BACKGROUND: Chronic subdural haematomas are amongst the most common indications for neurosurgical interventions. Though trauma is the commonest cause of chronic subdural haematomas, there could be influencing factors, which eventually induce this pathology, since not all trauma to the head are associated with intracranial haematomas.
AIM: The purpose of this study is to look at the possible influence of sex, age, location (side of the lesion) and environment in the formation of chronic subdural haematomas, using surgery records for about 4 decades, in Switzerland, Jamaica and Nigeria, and share our experience with others.
SETTING and DESIGN: There were 40 cases of post-traumatic chronic subdural haematomas operated on and followed-up by the author from 1971-2010 in Jamaica, Nigeria and Switzerland. The relevant data were also collected by the author from the hospitals and the author’s personal surgery records.
METHOD :Records of these cases were examined and analysed with particular regards to sex,age, side of the lesion and environment.
STATISTICAL ANALYSIS: Statistical analysis was carried out using the percentage and frequency of occurrence of this lesion.

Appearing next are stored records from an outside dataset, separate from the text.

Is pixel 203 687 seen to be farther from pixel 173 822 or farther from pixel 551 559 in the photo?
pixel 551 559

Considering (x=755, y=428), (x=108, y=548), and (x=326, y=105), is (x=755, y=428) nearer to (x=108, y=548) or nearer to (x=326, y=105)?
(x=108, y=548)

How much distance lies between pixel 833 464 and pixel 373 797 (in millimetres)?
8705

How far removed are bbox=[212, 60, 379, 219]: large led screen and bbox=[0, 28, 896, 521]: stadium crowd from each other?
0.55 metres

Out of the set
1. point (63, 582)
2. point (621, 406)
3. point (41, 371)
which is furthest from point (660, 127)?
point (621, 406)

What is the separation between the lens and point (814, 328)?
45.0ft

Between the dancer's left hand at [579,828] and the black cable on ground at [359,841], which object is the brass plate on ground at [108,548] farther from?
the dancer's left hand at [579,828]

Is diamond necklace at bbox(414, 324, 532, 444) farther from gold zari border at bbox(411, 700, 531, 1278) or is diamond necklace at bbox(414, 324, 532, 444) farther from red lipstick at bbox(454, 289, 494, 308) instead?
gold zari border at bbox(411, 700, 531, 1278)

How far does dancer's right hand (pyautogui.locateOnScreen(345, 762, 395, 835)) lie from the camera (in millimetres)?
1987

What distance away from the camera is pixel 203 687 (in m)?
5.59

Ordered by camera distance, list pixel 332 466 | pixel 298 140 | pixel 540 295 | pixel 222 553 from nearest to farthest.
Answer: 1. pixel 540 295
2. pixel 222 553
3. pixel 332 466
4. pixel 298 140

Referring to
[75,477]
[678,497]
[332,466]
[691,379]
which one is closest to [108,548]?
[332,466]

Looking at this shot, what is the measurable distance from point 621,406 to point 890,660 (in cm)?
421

RESULTS: In the males, there were 6 in Jamaica, 21 in Nigeria and 5 in Switzerland. Eighteen (18) cases were on the right and 14 on the left. The patients’ ages ranged from 21 to 82 years, with a mean 50.15 years. In the females, there were none in Jamaica, 5 in Nigeria and 3 in Switzerland. Five (5) cases were on the right and 3 cases on the left. The patients’ ages ranged from 35 to 76 years, with a mean 55.5 years.
CONCLUSION: Based on the data revealed in the results, it could not be concluded that these parameters played any role in the occurrence of this lesion.